1. Draw an ∠BAC of measure 50o such that AB = 5 cm and AC = 7 cm. Through C draw a line parallel to AB and through B draw a line parallel to AC, intersecting each other at D. Measure BD and CD

Solution: Steps of construction:

1. Draw angle BAC = 50o such that AB = 5 cm and AC = 7 cm.

Cut an arc through C at an angle of 50os

2. Draw a straight line passing through C and the arc. This line will be parallel to AB since ∠CAB =∠RCA=50o

3. Alternate angles are equal; therefore the line is parallel to AB.

4. Again through B, cut an arc at an angle of 50o and draw a line passing through B and this arc and say this intersects the line drawn parallel to AB at D.

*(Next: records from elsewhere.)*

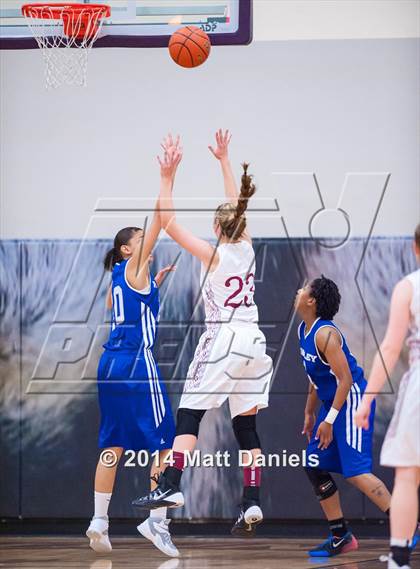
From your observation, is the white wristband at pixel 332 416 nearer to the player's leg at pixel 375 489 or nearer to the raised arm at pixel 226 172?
the player's leg at pixel 375 489

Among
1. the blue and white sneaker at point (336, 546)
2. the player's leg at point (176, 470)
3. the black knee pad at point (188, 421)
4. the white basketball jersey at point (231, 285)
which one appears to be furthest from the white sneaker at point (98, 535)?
the white basketball jersey at point (231, 285)

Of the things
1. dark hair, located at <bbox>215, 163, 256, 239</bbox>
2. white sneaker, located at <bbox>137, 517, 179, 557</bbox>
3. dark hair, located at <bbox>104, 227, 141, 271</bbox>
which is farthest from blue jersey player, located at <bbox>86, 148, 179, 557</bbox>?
dark hair, located at <bbox>215, 163, 256, 239</bbox>

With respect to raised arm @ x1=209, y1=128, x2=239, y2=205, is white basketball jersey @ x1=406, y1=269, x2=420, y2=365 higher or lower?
lower

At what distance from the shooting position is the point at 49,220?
330 inches

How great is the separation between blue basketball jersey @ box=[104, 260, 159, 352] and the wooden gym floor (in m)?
1.25

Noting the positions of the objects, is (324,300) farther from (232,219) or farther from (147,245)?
(147,245)

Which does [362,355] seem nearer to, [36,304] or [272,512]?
[272,512]

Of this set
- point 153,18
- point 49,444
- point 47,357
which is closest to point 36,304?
point 47,357

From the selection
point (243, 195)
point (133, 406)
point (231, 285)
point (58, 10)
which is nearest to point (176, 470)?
point (133, 406)

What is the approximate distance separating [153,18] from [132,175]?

5. ∠SBA =∠BAC = 50o, since they are alternate angles. Therefore BD parallel to AC

6. Also we can measure BD = 7 cm and CD = 5 cm.

2. Draw a line PQ.  Draw another line parallel to PQ at a distance of 3 cm from it.

Solution: Steps of construction:

1. Draw a line PQ.

2. Take any two points A and B on the line.

3. Construct ∠PBF = 90o and ∠QAE = 90o

4. With A as center and radius 3 cm cut AE at C.

5. With B as center and radius 3 cm cut BF at D.

6. Join CD and produce it on either side to get the required line parallel to AB and at a distance of 3 cm from it.

3. Take any three non-collinear points A, B, C and draw ∠ABC. Through each vertex of the triangle, draw a line parallel to the opposite side.

Solution: Steps of construction:

1. Mark three non collinear points A, B and C such that none of them lie on the same line.

2. Join AB, BC and CA to form triangle ABC.

3. Parallel line to AC

4. With A as center, draw an arc cutting AC and AB at T and U, respectively.

5. With center B and the same radius as in the previous step, draw an arc on the opposite side of AB to cut AB at X.

6. With center X and radius equal to TU, draw an arc cutting the arc drawn in the previous step at Y.

7. Join BY and produce in both directions to obtain the line parallel to AC.

Parallel line to AB:

8. With B as center, draw an arc cutting BC and BA at W and V, respectively.

9. With center C and the same radius as in the previous step, draw an arc on the opposite side of BC to cut BC at P.

10. With center P and radius equal to WV, draw an arc cutting the arc drawn in the previous step at Q.

11. Join CQ and produce in both directions to obtain the line parallel to AB.

Parallel line to BC:

12. With B as center, draw an arc cutting BC and BA at W and V, respectively (already drawn).

13. With center A and the same radius as in the previous step, draw an arc on the opposite side of AB to cut AB at R.

14. With center R and radius equal to WV, draw an arc cutting the arc drawn in the previous step at S.

15. Join AS and produce in both directions to obtain the line parallel to BC.

4. Draw two parallel lines at a distance of 5cm apart.

Solution: Steps of construction:

1. Draw a line PQ.

2. Take any two points A and B on the line.

3. Construct ∠PBF = 90o and ∠QAE = 90o

4. With A as center and radius 5 cm cut AE at C.

5. With B as center and radius 5 cm cut BF at D.

6. Join CD and produce it on either side to get the required line parallel to AB and at a distance of 5 cm from it.